As my colleagues have said, the principle of subsidiarity should not stop at local authorities. Does the hon. Gentleman agree that subsidiarity should be about people being able to take control themselves as and when they need to do so?
I do not wish to be unkind to the hon. Gentleman, but subsidiarity is not stopping at local government in Scotland and many would argue that it is not really started at local government, either. There are many examples of how the Scottish Parliament, over which the hon. Gentleman’s party has majority control—there is no one else to blame—is sucking up powers. That sucking sound we hear from north of the border is the powers going up from local government to Holyrood. On subsidiarity, if it were justiciable, local government and, in fact, any individual, could take the Scottish Government to court if they removed the constitutional powers that I would have suggested had we had time to discuss the new clauses in the next group of amendments, but sadly we are not going to reach them.
Has the hon. Gentleman studied the document by the Commission on Strengthening Local Democracy in Scotland? It was a cross-party and civic society exercise in examining how Scotland might go forward. In fact, I as an SNP member was a signatory and co-author of that document and was on the commission.
Order. Before the hon. Member for Nottingham North (Mr Allen) responds to that intervention, I would be grateful if he drew his remarks more closely to the amendments under discussion.
Again, we can get hung up on the words, and the Office for Budget Responsibility could argue about what “responsibility” means. I am trying to suggest that there should be an independent body that can define some statistical basis for the economic arguments we will all have, whatever our political differences. I think the hon. Member for Inverness, Nairn, Badenoch and Strathspey wished to intervene, but I do not want to disturb him if he is looking at a good game on his PC.
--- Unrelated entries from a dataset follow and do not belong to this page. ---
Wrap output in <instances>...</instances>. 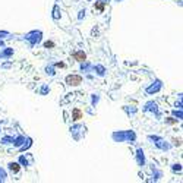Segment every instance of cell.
<instances>
[{
    "mask_svg": "<svg viewBox=\"0 0 183 183\" xmlns=\"http://www.w3.org/2000/svg\"><path fill=\"white\" fill-rule=\"evenodd\" d=\"M95 7H97L98 10H103V9H104V3H97V4H95Z\"/></svg>",
    "mask_w": 183,
    "mask_h": 183,
    "instance_id": "cell-5",
    "label": "cell"
},
{
    "mask_svg": "<svg viewBox=\"0 0 183 183\" xmlns=\"http://www.w3.org/2000/svg\"><path fill=\"white\" fill-rule=\"evenodd\" d=\"M53 45H54L53 43H45V47H53Z\"/></svg>",
    "mask_w": 183,
    "mask_h": 183,
    "instance_id": "cell-6",
    "label": "cell"
},
{
    "mask_svg": "<svg viewBox=\"0 0 183 183\" xmlns=\"http://www.w3.org/2000/svg\"><path fill=\"white\" fill-rule=\"evenodd\" d=\"M85 53L84 51H78V53H75V59L76 60H79V62H82V60H85Z\"/></svg>",
    "mask_w": 183,
    "mask_h": 183,
    "instance_id": "cell-3",
    "label": "cell"
},
{
    "mask_svg": "<svg viewBox=\"0 0 183 183\" xmlns=\"http://www.w3.org/2000/svg\"><path fill=\"white\" fill-rule=\"evenodd\" d=\"M66 82H68L69 85H79V84L82 82V78H81L79 75H71V76L66 78Z\"/></svg>",
    "mask_w": 183,
    "mask_h": 183,
    "instance_id": "cell-1",
    "label": "cell"
},
{
    "mask_svg": "<svg viewBox=\"0 0 183 183\" xmlns=\"http://www.w3.org/2000/svg\"><path fill=\"white\" fill-rule=\"evenodd\" d=\"M10 170H13V171H19V166H18V164H10Z\"/></svg>",
    "mask_w": 183,
    "mask_h": 183,
    "instance_id": "cell-4",
    "label": "cell"
},
{
    "mask_svg": "<svg viewBox=\"0 0 183 183\" xmlns=\"http://www.w3.org/2000/svg\"><path fill=\"white\" fill-rule=\"evenodd\" d=\"M72 119L73 120H79V119H82V111L79 109H75L72 111Z\"/></svg>",
    "mask_w": 183,
    "mask_h": 183,
    "instance_id": "cell-2",
    "label": "cell"
}]
</instances>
I was not looking at a good game, but I thank the hon. Gentleman for allowing me to intervene. I wanted to pick up on the issue of pejorative terms because I do not think they help the debate. However, the hon. Gentleman should feel free to use whatever terms he wants because we will just go on representing Scotland. Perhaps the lessons that should be learned from Scotland are that the Scottish public voted in overwhelming numbers to return 56 SNP MPs and have them stand up and have Scotland’s voice heard, which it clearly is not being.